Creating a 2nd - Posted by Sam

Posted by Sam on June 13, 2006 at 24:00:09:

Hi Killer Joe-
Then why do I get prime rates for 100% financing?
Seems to me its more of a risk for the bank to loan 100% between the 1st and 2nd than just 80%…

Creating a 2nd - Posted by Sam

Posted by Sam on June 12, 2006 at 15:01:07:

Has anyone sold a house and then taken the profit in the form of a note (or a 2nd) instead of cash?
We want to offer owner financing for 10-20% FMV but the 2 lenders we’ve talked to don’t seem to understand what we’re talking about.
Any ideas or experiences to share?

Re: Creating a 2nd - Posted by John Merchant

Posted by John Merchant on June 12, 2006 at 15:21:34:

I’m not sure I understand what you’re doing either.

“We want to offer owner financing”…to whom?

And do you mean YOU’LL finance or you think you can find a willing lender?

If YOU are the borrower, it’ll be easy to find a loan if your credit is decent and the RE value is OK…but if you’re trying to pre-arrange loan for unknown buyer, not so easy.

So if you want advice here, I’d suggest you go back and see if you draw a little clearer picture for all of us.

"Has anyone sold a house and taken back a note??

Yes, and Lonnie Scrugg’s book for sale here is all about his system for doing exactly that, on mobiles…but it works exactly the same for any property.

Re: Creating a 2nd - Posted by Sam

Posted by Sam on June 12, 2006 at 15:54:36:

John, I’m familiar with Lonnies 2 books (love them!)
and recognize that “taking back a note” is super common.
Your right, I wasn’t very clear about what I’d like to do. Here goes:
Unlike in Lonnies system, our buyers would have to obtain traditional financing from an institutional lender for the 1st mortgage (80%). We would then finance the last 20% as seller/owner carry.
For clartity, an example:
FMV is 100K. We purchase for 90K. We sell it via traditional methods (i.e. MLS) or L/O it for 111K and carry 20% as owner financing. Our buyer would have to go find a loan for the first 90K.
Make better sense? Possible?
Sam

Re: Creating a 2nd - Posted by Dons

Posted by Dons on June 12, 2006 at 18:00:23:

But Sam,

If FMV is $100K how do you expect to get $111K and still have a buyer get a loan?

Don

Re: Creating a 2nd - Posted by Max-Va

Posted by Max-Va on June 12, 2006 at 17:54:20:

Yes, it is done often. Being in 2nd position the note you carry would have a higher interest rate than the 1st. The only thing it has to be disclosed to the 1st mortgage holder by the buyer. Your note and mortgage or deed of trust would be closed at the closing along with the deed and 1st position mortgage.

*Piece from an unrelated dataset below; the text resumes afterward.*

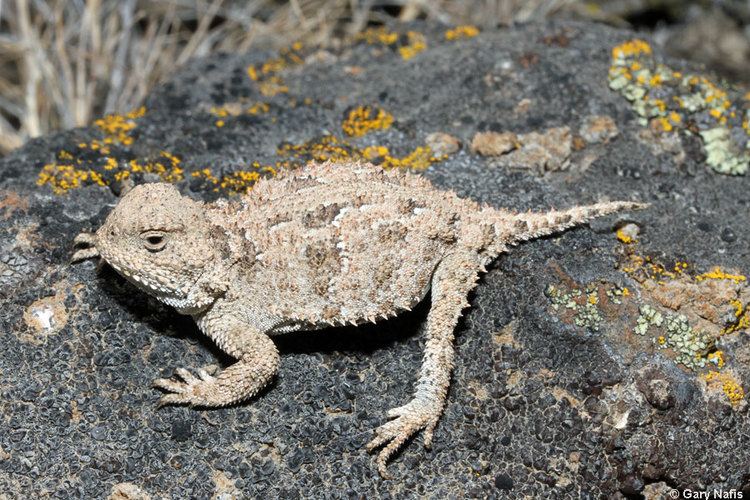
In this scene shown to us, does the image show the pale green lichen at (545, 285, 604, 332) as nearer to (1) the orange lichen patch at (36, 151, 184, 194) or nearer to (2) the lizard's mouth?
(1) the orange lichen patch at (36, 151, 184, 194)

Re: Creating a 2nd - Posted by Sam

Posted by Sam on June 12, 2006 at 19:00:27:

Hi Don,
Forgot to mention that after buying it for under FMV, we’ll be putting a little sweat equity into the prop to bring up the value. Also, since we’re creating decent terms for a buyer we should be able to sell for more.

Re: Creating a 2nd - Posted by Sam

Posted by Sam on June 12, 2006 at 19:14:03:

Thanks Max.
The problem I’m having with this is it seems that mortgage lenders/brokers won’t do this without sub-prime financing.
Why, anytime seller tries to carry on a 2nd does it go straight to sub-prime rates? Dooes the buyer have to go sub-prime to get a 1st?
Thanks for your input.
Samantha

Re: Creating a 2nd - Posted by Max-Va

Posted by Max-Va on June 12, 2006 at 22:10:47:

Sub prime is nothing to fear or shy away from.
Sub prime means that it is not a cookie cutter loan, OO, 90%LTV or less with a 680+ score.
Most NOO’s, credit scores below 680, and 95-100% LTV all fall into subprime. Sub prime is where most investors doing conventional loans fall. Yes the rates are slightly higher than a conforming loan. If you think about it most people will refi after 3-5 years or sell in 5-7 years. Sub-Prime is another way of saying Non conforming, which is nothing to be looked down upon.

Re: Creating a 2nd - Posted by Killer Joe

Posted by Killer Joe on June 12, 2006 at 21:00:17:

Sam,

“Why, anytime seller tries to carry on a 2nd does it go straight to sub-prime rates?”

Mostly because the buyer has less ‘skin’ in the deal. The temptation to bail when things go upside down, either with the buyer or the property, tends to be proportional to the amount invested by the buyer. Not the amount the bank and the seller have invested.

KJ

Re: Creating a 2nd - Posted by Sam

Posted by Sam on June 13, 2006 at 24:06:40:

Thanks for shining the light on sub prime loans, Max- Great points here.